This advice-column-style blog for SLPs was authored by Pam Marshalla from 2006 to 2015, the archives of which can be explored here. Use the extensive keywords list found in the right-hand column (on mobile: at the bottom of the page) to browse specific topics, or use the search feature to locate specific words or phrases throughout the entire blog.
By Pam Marshalla
Q: I was interested in gaining some additional information on elocution as you discussed in a recent seminar.
“Elocution” refers to diction, pronunciation, and enunciation.
“Elocution is the proper and graceful management of the voice, the countenance, and gesture in speaking”

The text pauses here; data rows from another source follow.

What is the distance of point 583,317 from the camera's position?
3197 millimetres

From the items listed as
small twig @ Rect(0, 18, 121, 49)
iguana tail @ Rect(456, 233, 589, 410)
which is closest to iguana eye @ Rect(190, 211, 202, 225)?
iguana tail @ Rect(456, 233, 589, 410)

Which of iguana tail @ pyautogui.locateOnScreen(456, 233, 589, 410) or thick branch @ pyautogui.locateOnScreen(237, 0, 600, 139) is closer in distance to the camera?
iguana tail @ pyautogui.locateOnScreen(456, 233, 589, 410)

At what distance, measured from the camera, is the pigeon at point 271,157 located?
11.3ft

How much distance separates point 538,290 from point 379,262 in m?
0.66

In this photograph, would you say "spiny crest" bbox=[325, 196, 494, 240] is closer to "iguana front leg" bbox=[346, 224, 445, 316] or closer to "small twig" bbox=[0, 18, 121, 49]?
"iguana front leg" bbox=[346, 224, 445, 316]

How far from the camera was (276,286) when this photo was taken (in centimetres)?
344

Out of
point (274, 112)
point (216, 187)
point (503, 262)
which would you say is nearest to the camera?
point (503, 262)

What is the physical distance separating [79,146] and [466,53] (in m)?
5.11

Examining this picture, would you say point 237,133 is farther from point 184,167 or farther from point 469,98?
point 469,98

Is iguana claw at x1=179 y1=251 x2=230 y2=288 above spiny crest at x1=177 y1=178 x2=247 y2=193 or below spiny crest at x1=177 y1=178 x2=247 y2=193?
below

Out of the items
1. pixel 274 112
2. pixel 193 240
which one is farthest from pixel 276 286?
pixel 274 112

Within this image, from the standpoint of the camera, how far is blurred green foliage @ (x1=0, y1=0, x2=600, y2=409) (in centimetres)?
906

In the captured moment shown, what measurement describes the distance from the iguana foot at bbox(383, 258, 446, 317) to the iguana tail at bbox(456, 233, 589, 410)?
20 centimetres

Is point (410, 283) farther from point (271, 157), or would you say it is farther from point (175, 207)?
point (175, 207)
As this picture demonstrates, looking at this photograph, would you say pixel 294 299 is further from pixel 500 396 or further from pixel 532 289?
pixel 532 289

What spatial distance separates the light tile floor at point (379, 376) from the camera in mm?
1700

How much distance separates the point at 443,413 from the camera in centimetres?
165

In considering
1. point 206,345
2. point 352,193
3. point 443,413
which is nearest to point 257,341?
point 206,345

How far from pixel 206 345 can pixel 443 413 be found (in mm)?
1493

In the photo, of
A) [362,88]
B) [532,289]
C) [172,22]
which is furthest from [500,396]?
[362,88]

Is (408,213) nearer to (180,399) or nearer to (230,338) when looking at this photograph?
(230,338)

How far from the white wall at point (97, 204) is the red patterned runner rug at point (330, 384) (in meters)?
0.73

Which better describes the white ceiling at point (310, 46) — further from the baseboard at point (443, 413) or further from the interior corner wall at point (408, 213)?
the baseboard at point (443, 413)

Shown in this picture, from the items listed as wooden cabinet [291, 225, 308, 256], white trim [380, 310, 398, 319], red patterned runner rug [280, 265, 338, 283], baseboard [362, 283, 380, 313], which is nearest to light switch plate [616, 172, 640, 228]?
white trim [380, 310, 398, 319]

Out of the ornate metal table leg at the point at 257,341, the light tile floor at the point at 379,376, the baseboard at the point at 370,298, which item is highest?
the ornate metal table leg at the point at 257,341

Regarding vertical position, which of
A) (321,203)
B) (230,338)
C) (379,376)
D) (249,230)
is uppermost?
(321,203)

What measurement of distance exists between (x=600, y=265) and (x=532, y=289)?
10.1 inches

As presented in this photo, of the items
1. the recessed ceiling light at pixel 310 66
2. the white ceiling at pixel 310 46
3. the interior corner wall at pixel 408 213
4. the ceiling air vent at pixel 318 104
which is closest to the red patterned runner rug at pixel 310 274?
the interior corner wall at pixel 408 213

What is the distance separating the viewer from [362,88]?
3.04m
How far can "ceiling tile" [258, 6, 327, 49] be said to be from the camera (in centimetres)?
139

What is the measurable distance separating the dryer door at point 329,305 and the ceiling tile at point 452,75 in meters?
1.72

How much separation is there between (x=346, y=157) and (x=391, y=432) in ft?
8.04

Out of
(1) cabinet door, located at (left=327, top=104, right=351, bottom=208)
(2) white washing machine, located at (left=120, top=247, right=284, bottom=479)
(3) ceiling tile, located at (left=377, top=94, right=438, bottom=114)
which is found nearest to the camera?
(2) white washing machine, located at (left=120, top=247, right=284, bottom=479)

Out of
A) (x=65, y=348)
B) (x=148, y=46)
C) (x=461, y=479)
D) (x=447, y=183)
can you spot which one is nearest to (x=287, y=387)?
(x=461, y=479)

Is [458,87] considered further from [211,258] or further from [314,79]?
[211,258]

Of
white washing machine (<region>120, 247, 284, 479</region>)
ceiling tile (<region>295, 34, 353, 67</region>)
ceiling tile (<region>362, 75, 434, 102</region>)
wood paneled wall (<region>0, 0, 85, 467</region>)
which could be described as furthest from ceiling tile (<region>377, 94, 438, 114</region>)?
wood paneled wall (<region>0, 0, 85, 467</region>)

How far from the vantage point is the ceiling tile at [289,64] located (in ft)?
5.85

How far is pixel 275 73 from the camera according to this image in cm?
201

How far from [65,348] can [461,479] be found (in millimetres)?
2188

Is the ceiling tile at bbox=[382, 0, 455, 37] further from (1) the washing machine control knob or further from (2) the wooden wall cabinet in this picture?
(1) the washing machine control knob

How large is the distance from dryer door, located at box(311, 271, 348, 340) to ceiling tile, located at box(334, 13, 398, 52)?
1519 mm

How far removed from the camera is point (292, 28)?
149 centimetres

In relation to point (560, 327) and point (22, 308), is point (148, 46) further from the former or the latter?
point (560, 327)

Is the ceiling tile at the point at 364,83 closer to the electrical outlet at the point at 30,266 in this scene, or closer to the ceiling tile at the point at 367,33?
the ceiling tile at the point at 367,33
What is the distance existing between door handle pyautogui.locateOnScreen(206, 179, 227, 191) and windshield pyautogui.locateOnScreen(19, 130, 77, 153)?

– Marcus Tullius Cicero, 106 – 43 BC
Elocution is about speaking a little louder, speaking up, speaking out, holding the head up while speaking, looking others in the eye, using polite language, and engaging the listener. Elocution also concerns making fully resonant vowels, diphthongs, glides and nasals, as well as crisp fricatives and affricates. Elocution regards using the voice well, with correct habitual pitch, and slightly dramatic intonation.
Elocution pre-dates the profession of speech-language pathology. The elocutionists came about in the 1800’s, and they worked primarily with adults: actors, singers, teachers, lawyers, politicians, and the clergy.
Once the International Phonetic Alphabet came along (1880’s), elocutionists and phoneticians began to focus more on phonemes (consonants and vowels) and less on the general process of pronunciation.
I don’t think anyone has written on elocution itself as a single topic since the 1800’s. However, most textbooks on articulation published between 1930 and 1960 included excellent information on both pronunciation and phonemes.